● **INFORMATION PROVIDED**:

________

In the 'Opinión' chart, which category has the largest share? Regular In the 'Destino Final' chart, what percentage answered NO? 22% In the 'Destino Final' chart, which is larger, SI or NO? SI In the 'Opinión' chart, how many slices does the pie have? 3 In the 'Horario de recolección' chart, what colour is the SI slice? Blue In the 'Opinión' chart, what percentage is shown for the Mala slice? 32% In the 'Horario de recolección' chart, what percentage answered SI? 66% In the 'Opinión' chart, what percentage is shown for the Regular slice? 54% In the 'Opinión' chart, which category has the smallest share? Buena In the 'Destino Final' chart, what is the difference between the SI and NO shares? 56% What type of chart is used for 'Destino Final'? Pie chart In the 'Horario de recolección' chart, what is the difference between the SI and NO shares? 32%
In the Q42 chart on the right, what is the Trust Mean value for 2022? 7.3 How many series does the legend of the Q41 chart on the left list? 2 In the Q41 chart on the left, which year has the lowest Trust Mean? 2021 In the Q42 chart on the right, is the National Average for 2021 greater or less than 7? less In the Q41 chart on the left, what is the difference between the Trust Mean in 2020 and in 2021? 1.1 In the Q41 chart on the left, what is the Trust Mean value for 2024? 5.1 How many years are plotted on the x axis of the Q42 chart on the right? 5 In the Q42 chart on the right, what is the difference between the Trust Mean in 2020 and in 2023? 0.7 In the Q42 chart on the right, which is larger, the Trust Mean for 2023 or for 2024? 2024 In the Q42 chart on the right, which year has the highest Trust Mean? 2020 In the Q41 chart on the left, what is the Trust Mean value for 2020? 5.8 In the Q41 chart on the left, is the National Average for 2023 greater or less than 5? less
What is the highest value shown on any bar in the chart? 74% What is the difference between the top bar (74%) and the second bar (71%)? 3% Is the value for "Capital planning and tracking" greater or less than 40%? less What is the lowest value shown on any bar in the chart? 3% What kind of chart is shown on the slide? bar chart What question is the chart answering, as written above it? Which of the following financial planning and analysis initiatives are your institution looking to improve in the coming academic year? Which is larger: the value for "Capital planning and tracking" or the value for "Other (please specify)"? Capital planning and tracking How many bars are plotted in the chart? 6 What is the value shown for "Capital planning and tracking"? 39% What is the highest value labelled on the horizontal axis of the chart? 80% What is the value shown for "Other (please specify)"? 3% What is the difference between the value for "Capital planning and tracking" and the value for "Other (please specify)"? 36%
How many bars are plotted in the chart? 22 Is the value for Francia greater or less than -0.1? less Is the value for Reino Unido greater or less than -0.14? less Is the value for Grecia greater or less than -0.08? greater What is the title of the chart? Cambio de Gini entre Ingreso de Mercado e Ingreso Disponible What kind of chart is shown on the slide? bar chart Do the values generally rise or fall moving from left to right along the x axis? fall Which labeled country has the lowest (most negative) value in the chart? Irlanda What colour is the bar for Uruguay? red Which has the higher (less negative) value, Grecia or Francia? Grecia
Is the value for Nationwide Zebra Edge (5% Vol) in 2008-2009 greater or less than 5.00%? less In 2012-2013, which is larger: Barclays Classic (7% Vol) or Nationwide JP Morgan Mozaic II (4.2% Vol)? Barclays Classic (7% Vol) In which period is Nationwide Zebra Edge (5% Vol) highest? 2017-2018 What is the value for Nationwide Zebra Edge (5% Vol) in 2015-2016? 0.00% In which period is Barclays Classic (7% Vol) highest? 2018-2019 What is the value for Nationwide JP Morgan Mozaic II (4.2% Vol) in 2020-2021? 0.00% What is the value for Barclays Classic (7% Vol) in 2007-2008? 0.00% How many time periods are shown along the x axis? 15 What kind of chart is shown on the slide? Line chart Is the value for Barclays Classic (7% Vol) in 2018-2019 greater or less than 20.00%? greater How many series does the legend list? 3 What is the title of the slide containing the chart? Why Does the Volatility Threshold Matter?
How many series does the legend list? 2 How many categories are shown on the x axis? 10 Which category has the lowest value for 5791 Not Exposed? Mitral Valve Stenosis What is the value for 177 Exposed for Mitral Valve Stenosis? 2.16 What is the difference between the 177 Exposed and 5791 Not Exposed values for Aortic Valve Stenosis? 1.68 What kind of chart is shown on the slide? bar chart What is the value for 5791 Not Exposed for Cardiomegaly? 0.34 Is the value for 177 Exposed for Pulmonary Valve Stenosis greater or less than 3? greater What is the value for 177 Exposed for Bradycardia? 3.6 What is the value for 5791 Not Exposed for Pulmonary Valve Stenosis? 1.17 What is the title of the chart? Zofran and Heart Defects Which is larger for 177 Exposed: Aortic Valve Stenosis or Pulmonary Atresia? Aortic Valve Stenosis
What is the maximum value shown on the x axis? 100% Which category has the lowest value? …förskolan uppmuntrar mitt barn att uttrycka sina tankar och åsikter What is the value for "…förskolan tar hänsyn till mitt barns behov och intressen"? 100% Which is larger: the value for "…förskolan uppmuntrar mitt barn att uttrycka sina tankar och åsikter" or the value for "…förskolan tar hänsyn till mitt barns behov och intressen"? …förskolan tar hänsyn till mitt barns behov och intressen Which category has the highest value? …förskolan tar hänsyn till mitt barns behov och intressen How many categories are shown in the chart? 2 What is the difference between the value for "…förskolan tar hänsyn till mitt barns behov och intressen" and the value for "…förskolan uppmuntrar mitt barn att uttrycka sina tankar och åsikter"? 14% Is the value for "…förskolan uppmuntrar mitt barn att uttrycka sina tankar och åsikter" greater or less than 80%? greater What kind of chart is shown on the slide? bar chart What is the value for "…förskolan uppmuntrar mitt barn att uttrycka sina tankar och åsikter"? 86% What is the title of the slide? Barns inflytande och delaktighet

________

Count how many lines in the entries above contain the string "colour". Reply with that number alone.

2